The Offer to Purchase.

 

2.

The Letter of Transmittal for your use in accepting the Offer and tendering Shares and for the information of your clients, which includes a Substitute IRS Form W-9 relating to backup federal income tax withholding.

 

3.

The Company’s Solicitation/Recommendation Statement on Schedule 14D-9.

 

4.

A Notice of Guaranteed Delivery to be used to accept the Offer if (i) certificates evidencing the Shares are not immediately available, (ii) time will not permit the certificates and all other required documents to be delivered to Equiniti Trust Company (the “Depositary”) prior to the expiration of the Offer or (iii) the procedure for delivery by book-entry transfer cannot be completed on a timely basis.

 

5.

A form of letter that may be sent to your clients for whose accounts you hold Shares registered in your name or in the name of your nominee, with space provided for obtaining such clients’ instructions with regard to the Offer.

 

6.

A return envelope addressed to the Depositary for your use only.


We urge you to contact your clients as promptly as possible. Please note that the Offer and withdrawal rights will expire at one (1) minute after 11:59 p.m., New York City time, on October 22, 2018, unless the Offer is extended. Previously tendered Shares may be withdrawn at any time until the Offer has expired.

For Shares to be validly tendered pursuant to the Offer, either (i) the Letter of Transmittal, properly completed and duly executed, together with any required signature guarantees (or, in the case of a book-entry transfer, an Agent’s Message (as defined in Section 3 of the Offer to Purchase) in lieu of the Letter of Transmittal), and any other documents required by the Letter of Transmittal must be received by the Depositary at one of its addresses set forth on the back cover of the Offer to Purchase and either the certificates evidencing tendered Shares must be received by the Depositary at such address or such Shares must be tendered pursuant to the procedure for book-entry transfer (described in Section 3 of the Offer to Purchase) and a Book-Entry Confirmation (as defined in Section 3 of the Offer to Purchase) must be received by the Depositary, in each case prior to the expiration of the Offer, or (ii) the tendering stockholder must comply with the guaranteed delivery procedures (described in Section 3 of the Offer to Purchase), all in accordance with the Offer to Purchase and the Letter of Transmittal.

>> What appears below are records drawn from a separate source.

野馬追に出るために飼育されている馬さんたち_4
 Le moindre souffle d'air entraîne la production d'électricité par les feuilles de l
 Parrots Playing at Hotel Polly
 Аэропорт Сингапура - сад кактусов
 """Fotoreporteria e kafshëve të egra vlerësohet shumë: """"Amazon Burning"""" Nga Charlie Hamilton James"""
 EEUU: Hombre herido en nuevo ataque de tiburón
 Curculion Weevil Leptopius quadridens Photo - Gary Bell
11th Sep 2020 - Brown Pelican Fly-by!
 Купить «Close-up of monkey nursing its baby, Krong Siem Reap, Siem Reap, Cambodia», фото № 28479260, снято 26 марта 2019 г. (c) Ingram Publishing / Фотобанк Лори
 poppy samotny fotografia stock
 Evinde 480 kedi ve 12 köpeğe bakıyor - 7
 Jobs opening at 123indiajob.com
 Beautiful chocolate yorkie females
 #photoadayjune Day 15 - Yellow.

Neither Parent nor Purchaser will pay any fees or commissions to any broker or dealer or other person (other than the Depositary and the Information Agent as described in the Offer to Purchase) for soliciting tenders of Shares pursuant to the Offer. Purchaser will pay all stock transfer taxes applicable to its purchase of Shares pursuant to the Offer, subject to Instruction 6 of the Letter of Transmittal.

Any inquiries you may have with respect to the Offer should be addressed to, and additional copies of the enclosed materials may be obtained from, the undersigned at the addresses and telephone numbers set forth on the back cover of the Offer to Purchase.

Very truly yours,

D.F. King & Co., Inc.

Nothing contained herein or in the enclosed documents shall render you the agent of Purchaser, the Information Agent or the Depositary or any affiliate of any of them or authorize you or any other person to use any document or make any statement on behalf of any of them in connection with the Offer other than the enclosed documents and the statements contained therein.